** DATA SHOWN follows **
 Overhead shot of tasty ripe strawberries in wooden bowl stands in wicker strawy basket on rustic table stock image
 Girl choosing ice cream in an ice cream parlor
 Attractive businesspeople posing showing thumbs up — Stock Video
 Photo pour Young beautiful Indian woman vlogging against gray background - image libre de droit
** End of DATA SHOWN **
** DATA SHOWN follows **
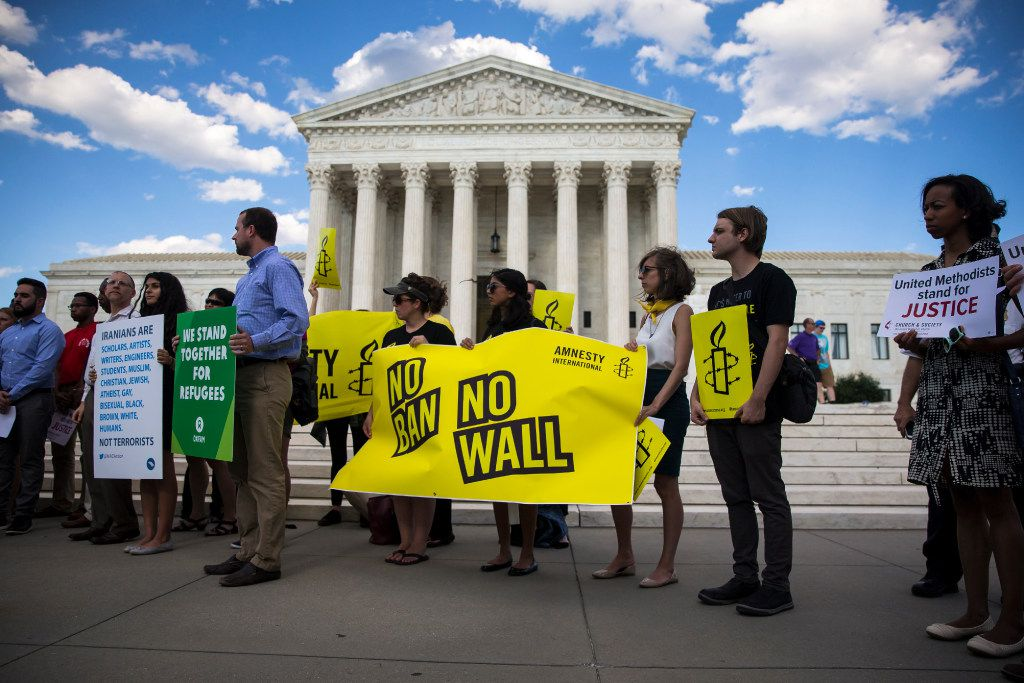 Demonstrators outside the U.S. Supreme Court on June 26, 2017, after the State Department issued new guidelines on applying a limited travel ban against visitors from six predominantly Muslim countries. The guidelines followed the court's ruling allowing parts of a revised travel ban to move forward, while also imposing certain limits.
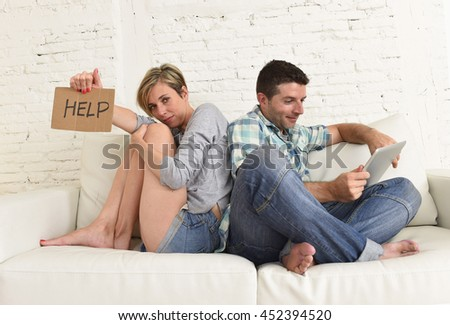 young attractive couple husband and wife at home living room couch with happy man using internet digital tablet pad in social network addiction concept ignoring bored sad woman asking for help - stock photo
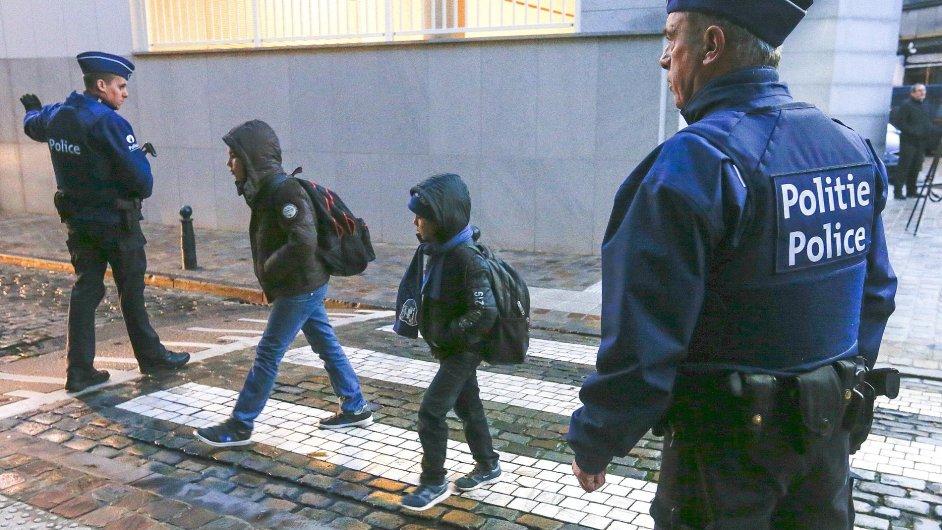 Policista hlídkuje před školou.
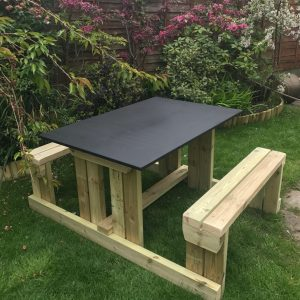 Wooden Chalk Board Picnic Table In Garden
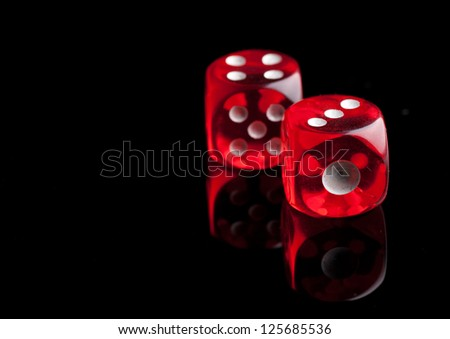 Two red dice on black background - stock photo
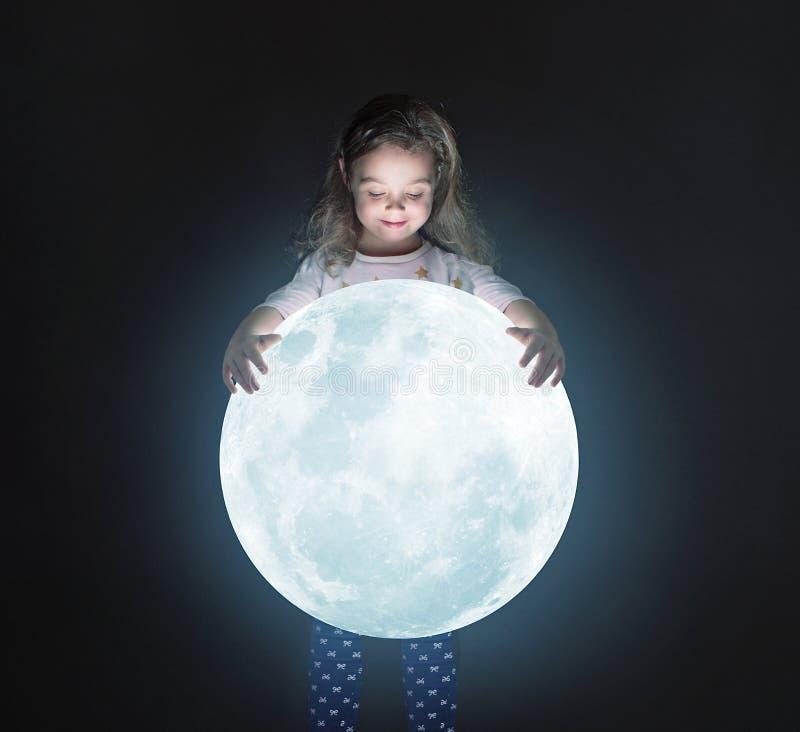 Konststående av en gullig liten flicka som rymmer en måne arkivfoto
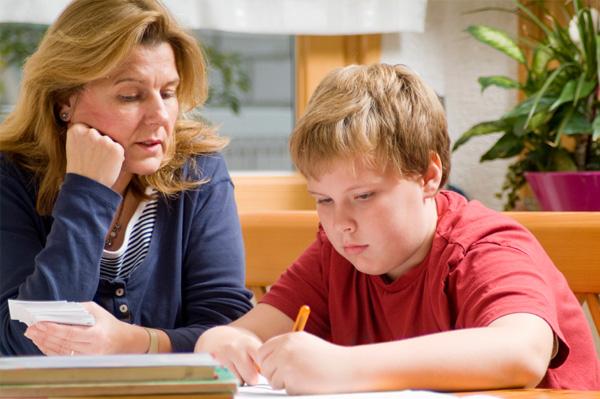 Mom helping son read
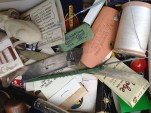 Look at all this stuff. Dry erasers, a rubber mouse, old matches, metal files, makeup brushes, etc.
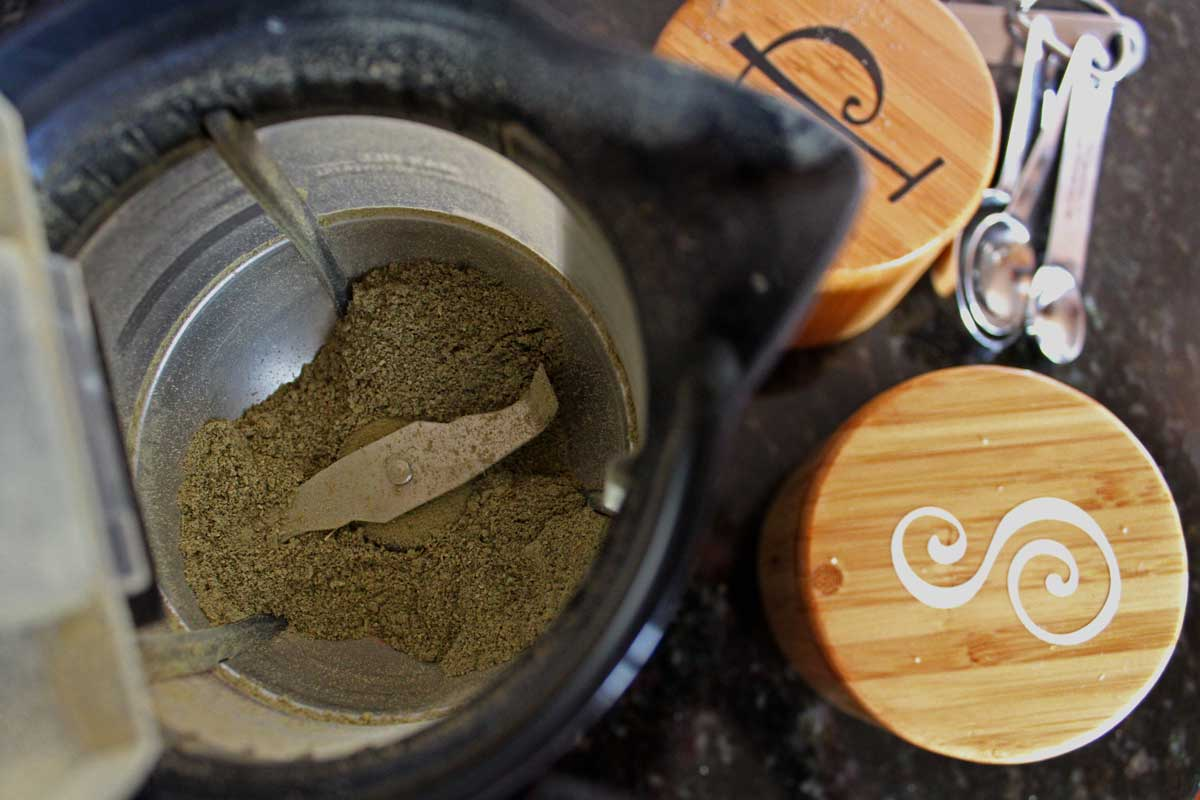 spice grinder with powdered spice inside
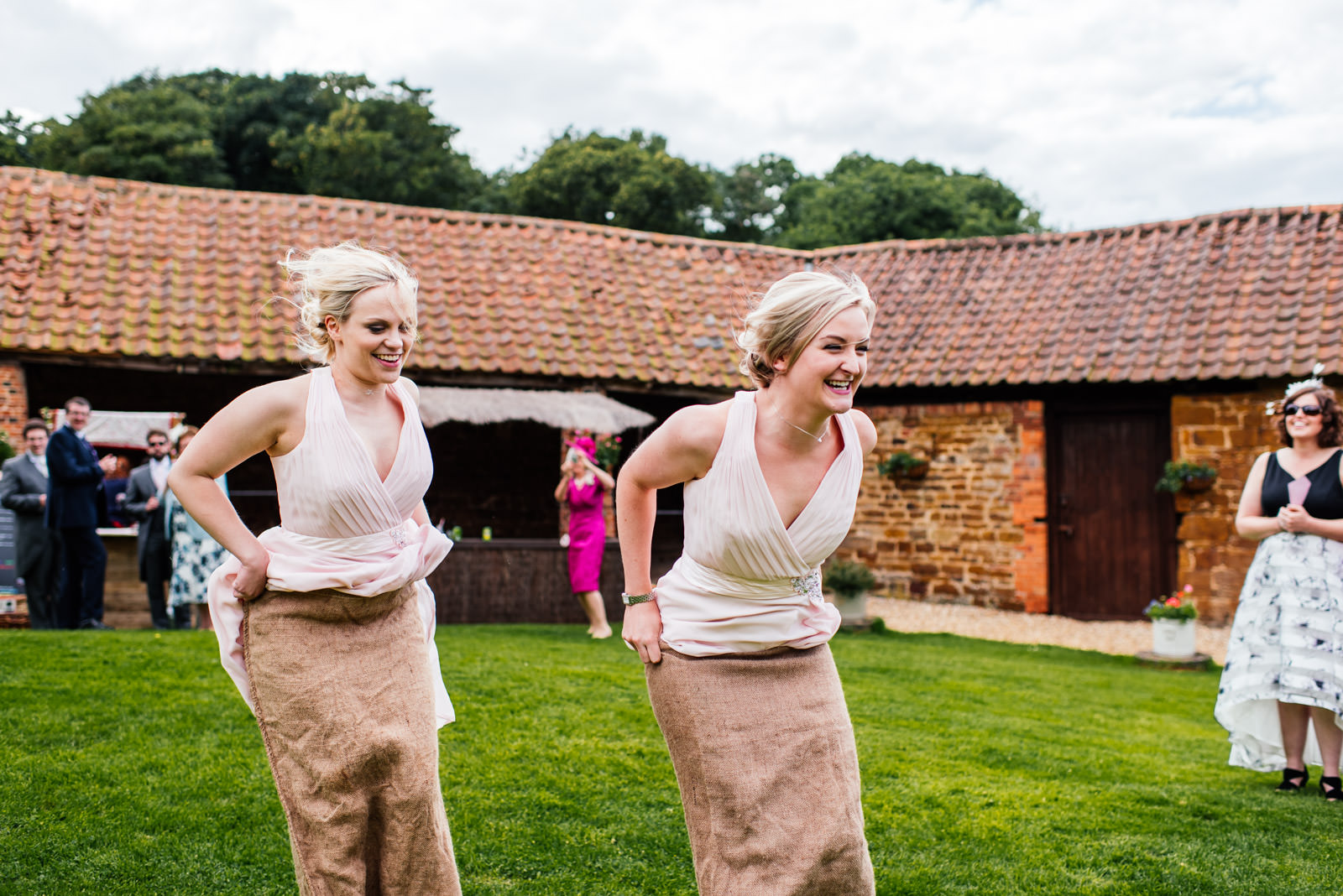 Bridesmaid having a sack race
** End of DATA SHOWN **
PROBLEM STATEMENT:
Using the listing above, copy exactly the line that contains "Attractive businesspeople posing", the line that contains "Photo pour Young", and each line that falls between them.

ANSWER FOR THE TASK:
 Attractive businesspeople posing showing thumbs up — Stock Video
 Photo pour Young beautiful Indian woman vlogging against gray background - image libre de droit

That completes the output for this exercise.